Министерство речного флота выделило нам 17 тысяч 800 рублей, и на эту скромную сумму наша лаборатория изготовила новую систему управления и испытала её. На теплоходе «Илья Муромец» мы спустились по Волге - от Горького до Волгограда, затем по Волго-Донскому каналу перешли на Дон, спустились до Ростова, потом вернулись обратно в Горький. На всём пути мы испытывали и совершенствовали нашу систему управления, которую назвали «однодатчиковым регулятором дизеля», сокращённо ОРД. Регулятор заработал, конечно, не сразу, пришлось лечить немало его «детских болезней», но пока мы доплыли до Дона, недостатки удалось устранить, и на сравнительно мелкой реке Дон эффект был очень нагляден: теплоход входит на мелководный участок, за кормой сразу вздувается «спутная волна» и начинает с громом обрушиваться на прибрежные кусты. Мы, наша группа, молодые инженеры и я, стоим рядом с капитаном на мостике. Все видят бешеную «спутную волну», несущуюся за кораблём и размывающую берега. Мы говорим капитану: «Включаем!», нажимаем кнопку - и «спутная волна» сразу усмиряется, стихает, а скорость теплохода ощутимо не снижается. Замеры показали, что расход топлива сразу снизился на 10-25 %, а на самых мелководных местах даже вдвое. Регулятор работал лучше, чем самый опытный из капитанов. По крайней мере в этом конкретном, но сложном деле удалось создать устройство, которое работало лучше человека, даже лучше опытного человека. Это была победа.
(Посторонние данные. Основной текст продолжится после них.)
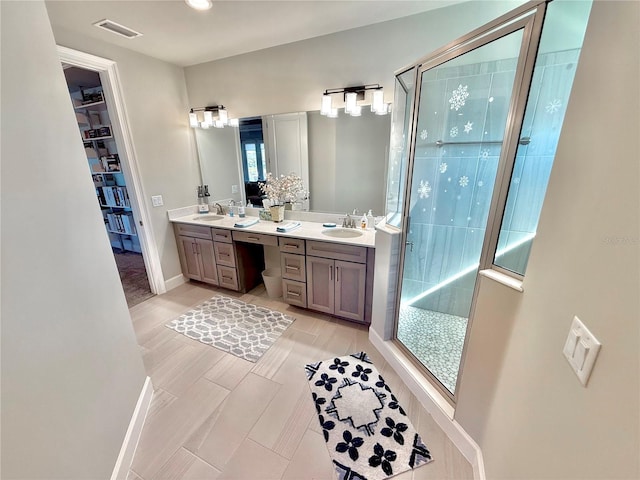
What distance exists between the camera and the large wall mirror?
246 centimetres

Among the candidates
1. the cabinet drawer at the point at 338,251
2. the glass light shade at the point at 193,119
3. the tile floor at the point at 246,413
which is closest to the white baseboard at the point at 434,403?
the tile floor at the point at 246,413

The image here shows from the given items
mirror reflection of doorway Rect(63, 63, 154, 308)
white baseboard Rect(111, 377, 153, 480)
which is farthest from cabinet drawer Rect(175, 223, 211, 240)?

Триумфатором вернулся я в конце лета 1964 года в Ленинград, а уже осенью и зимой всё рухнуло.
Ещё весной, как только регулятор заработал на стенде, мы с Я. Г. Неуйминым подали заявку на изобретение, включив как соавторов и заведующего кафедрой и двух молодых инженеров, которые непосредственно собирали регулятор и испытывали его. К зиме мы получили авторское свидетельство. Выявилась возможность получить довольно большие деньги (20 тысяч рублей, в 1964 году это было очень много), поскольку регулятор действительно обеспечивал большую экономию топлива, на миллионы рублей каждый год. И вдруг Я. Г. Неуймин и я узнаём, что подана заявка на новое авторское свидетельство, где теперь уже осталось только три автора (завкафедрой и два молодых инженера), Неуймин и я вычеркнуты, а в заявке указывается, что старый регулятор (соответствующий первоначальной заявке) и только что прошедший испытания не эффективен, хорошо работать не может, а эффективной может быть только новая заявка, отличающаяся от старой небольшими деталями, но главное - новым составом соавторов. Той же осенью завкафедрой добился, чтобы Неуймин не был переизбран на заведывание лабораторией, появился новый заведующий, а Неуймин и я от работы по регулятору были отстранены. Молодые инженеры (наши соавторы по первой заявке) это дело поддержали, рассчитывая, возможно, что авторское вознаграждение за использование изобретения придётся теперь делить не на пятерых, а на троих - без меня и без Неуймина. Я пытался переубедить молодых инженеров, но у меня ничего не получилось.

Я и Неуймин сразу решили уйти с кафедры и вообще из Института водного транспорта. Неуймин был очень интеллигентным и мягким человеком, и вся эта история с перехватыванием заявки, с интригами при переизбрании на должность заведующего лабораторией ему очень не нравились, но для атмосферы, царившей в ЛИВТ, это было, к сожалению, характерно. Впрочем, подобная же атмосфера царила и в большинстве наших институтов (исключением был ЛОМИ, а не ЛИВТ).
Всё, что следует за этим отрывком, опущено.